U.S. intelligence officials earlier this week told ABCNEWS they believed approximately half the crew may have been killed in the initial blasts, and that the rest of the sailors were likely to have died since.
‘Terrifying Hole’ Russian state RTR television said in the first report from a rescue ship in the Barents Sea that video footage from underneath the water showed severe damage to the front of the Kursk — something at least some of the crew would not have survived.
Most of the nuclear submarine’s crewmen were likely in the damaged section of the vessel, Deputy Prime Minister Ilya Klebanov told reporters.
The submarine, under 354 feet of water, has a “terrifying hole” on its starboard side, a top Russian official said today, as the new evidence emerged that the explosions wrecked the vessel and sent it plunging to the sea bottom in seconds.

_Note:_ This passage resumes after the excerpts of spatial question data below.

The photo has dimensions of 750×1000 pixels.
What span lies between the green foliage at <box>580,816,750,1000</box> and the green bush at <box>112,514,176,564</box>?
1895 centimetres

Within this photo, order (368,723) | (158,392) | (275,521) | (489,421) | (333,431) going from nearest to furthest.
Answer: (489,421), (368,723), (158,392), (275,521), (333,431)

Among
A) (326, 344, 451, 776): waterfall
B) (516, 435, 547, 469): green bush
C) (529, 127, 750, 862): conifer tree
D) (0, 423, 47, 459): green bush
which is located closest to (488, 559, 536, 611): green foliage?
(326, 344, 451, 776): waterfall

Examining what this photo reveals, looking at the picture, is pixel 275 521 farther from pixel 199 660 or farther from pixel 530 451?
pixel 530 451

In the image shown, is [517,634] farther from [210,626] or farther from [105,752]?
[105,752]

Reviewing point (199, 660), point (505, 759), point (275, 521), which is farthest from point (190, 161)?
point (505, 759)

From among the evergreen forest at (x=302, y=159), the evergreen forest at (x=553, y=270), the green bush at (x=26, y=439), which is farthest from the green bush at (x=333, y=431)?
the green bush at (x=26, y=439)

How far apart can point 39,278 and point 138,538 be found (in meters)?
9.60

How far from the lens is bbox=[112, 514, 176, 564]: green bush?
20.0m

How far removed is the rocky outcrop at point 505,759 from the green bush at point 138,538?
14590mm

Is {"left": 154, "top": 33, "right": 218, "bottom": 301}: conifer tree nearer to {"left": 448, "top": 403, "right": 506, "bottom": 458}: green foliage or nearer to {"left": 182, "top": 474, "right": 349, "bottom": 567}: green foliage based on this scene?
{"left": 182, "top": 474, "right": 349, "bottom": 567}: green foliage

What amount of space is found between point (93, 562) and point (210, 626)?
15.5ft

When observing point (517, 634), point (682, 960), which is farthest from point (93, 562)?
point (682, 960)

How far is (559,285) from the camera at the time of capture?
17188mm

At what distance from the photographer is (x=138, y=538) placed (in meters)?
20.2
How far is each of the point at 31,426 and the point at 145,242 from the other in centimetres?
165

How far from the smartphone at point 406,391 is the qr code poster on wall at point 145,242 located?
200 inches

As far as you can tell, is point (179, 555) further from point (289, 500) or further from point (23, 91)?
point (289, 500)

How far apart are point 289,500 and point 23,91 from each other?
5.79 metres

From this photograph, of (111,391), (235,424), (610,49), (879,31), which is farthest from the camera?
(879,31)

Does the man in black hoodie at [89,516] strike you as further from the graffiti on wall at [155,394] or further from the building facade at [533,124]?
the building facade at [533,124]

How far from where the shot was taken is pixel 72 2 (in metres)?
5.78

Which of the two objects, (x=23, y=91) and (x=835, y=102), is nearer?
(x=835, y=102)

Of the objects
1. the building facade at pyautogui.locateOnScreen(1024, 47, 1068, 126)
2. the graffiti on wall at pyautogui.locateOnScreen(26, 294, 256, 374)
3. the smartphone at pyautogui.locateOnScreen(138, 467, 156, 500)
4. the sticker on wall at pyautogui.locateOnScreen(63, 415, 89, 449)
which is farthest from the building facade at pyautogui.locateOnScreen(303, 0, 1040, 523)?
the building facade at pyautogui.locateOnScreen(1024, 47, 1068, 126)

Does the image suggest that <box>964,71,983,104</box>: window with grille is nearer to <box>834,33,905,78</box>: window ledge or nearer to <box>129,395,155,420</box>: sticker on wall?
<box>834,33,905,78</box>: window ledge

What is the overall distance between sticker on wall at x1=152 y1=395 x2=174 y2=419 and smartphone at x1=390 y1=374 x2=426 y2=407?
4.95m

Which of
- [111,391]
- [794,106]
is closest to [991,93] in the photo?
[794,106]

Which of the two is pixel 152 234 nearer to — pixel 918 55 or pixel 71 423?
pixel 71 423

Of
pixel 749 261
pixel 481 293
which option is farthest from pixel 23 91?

U.S. intelligence sources told ABCNEWS they believe five of the nine compartments in the 508-foot-long submarine were flooded by the catastrophe.
Rescue Capsule Hatch Damaged A hatch of the sub’s rescue capsule was damaged, Russian Navy rescuers today reported. The capsule is the main rescue device of the submarine.
The Oscar II class vehicle has three hatches. One hatch is situated in the nose, another in the central post, and another in the rear. But Russian rescuers have only been trying to access the rear hatch due to the angle — the sub’s nose is in the ocean bed at a 25-degree angle — and the flooding of the front of the sub.